• GIVEN REQUEST: Rewrite the rows below with "nearest" replaced by "closest" wherever it occurs, leaving everything else unchanged. Omit the pictures from your version.

[Recorded data]
--- --- ---

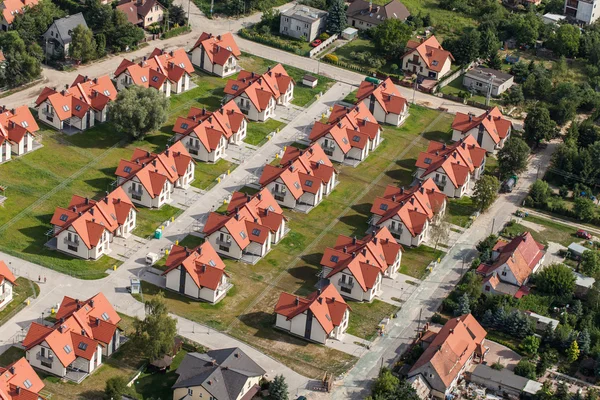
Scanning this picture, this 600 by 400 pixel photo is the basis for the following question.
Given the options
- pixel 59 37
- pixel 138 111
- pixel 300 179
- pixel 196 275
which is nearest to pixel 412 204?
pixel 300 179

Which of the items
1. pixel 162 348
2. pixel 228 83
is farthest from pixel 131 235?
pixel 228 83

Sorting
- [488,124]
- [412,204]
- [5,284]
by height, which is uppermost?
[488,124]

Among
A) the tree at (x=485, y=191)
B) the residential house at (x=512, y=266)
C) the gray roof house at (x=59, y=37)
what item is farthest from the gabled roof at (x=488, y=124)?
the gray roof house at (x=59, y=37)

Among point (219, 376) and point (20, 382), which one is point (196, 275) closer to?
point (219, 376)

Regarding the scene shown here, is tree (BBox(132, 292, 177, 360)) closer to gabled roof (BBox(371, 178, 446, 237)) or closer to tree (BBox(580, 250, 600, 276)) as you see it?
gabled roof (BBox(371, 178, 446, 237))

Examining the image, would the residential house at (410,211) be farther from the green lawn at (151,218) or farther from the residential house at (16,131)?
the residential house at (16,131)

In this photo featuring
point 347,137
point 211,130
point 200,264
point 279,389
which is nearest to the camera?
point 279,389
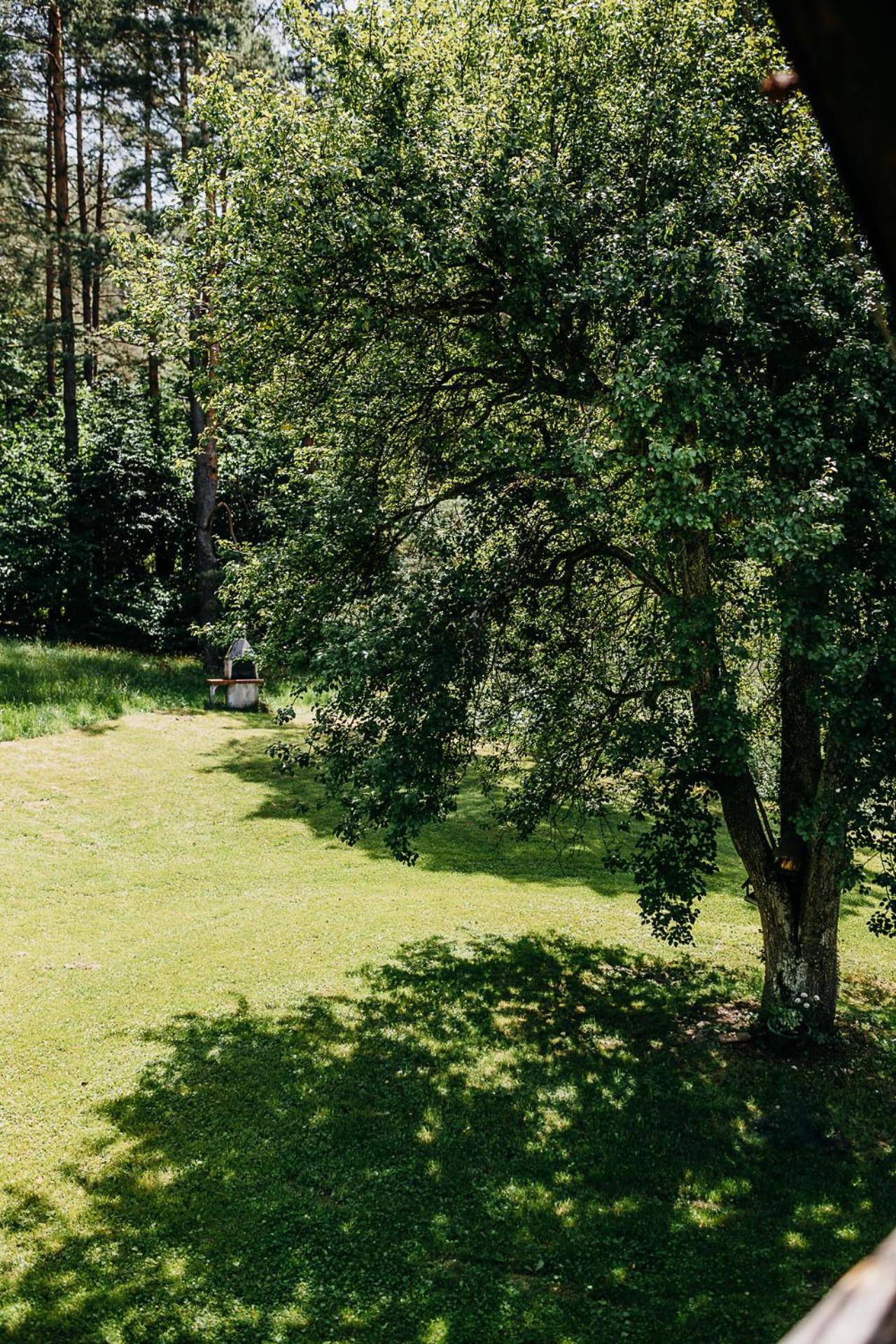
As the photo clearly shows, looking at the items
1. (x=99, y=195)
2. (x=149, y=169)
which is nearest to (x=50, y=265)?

--- --- ---

• ANSWER TO THE PROBLEM:
Scanning this picture, this 600 by 400 pixel photo is the basis for the following question.
Given the options
- pixel 59 37
- pixel 138 111
- pixel 300 179
- pixel 196 275
which is closest to pixel 412 204?
pixel 300 179

Which of the items
1. pixel 162 348
2. pixel 228 83
is farthest from pixel 131 235?
pixel 228 83

Sorting
- [488,124]
- [412,204]
- [5,284]
by height, which is uppermost?
[488,124]

Among
A) the tree at (x=485, y=191)
B) the residential house at (x=512, y=266)
C) the gray roof house at (x=59, y=37)
what item is farthest from the gabled roof at (x=488, y=124)?
the gray roof house at (x=59, y=37)

Among point (219, 376) and point (20, 382), which one is point (196, 275) closer to?
point (219, 376)

Regarding the scene shown here, is tree (BBox(132, 292, 177, 360)) closer to gabled roof (BBox(371, 178, 446, 237)) or closer to tree (BBox(580, 250, 600, 276)) as you see it?
gabled roof (BBox(371, 178, 446, 237))

Examining the image, would the residential house at (410,211) be farther from the green lawn at (151,218) or farther from the residential house at (16,131)?
the residential house at (16,131)

In this photo featuring
point 347,137
point 211,130
point 200,264
point 279,389
which is closest to the camera?
point 279,389
As the photo clearly shows, looking at the items
1. (x=99, y=195)
2. (x=149, y=169)
which is closest to (x=50, y=265)?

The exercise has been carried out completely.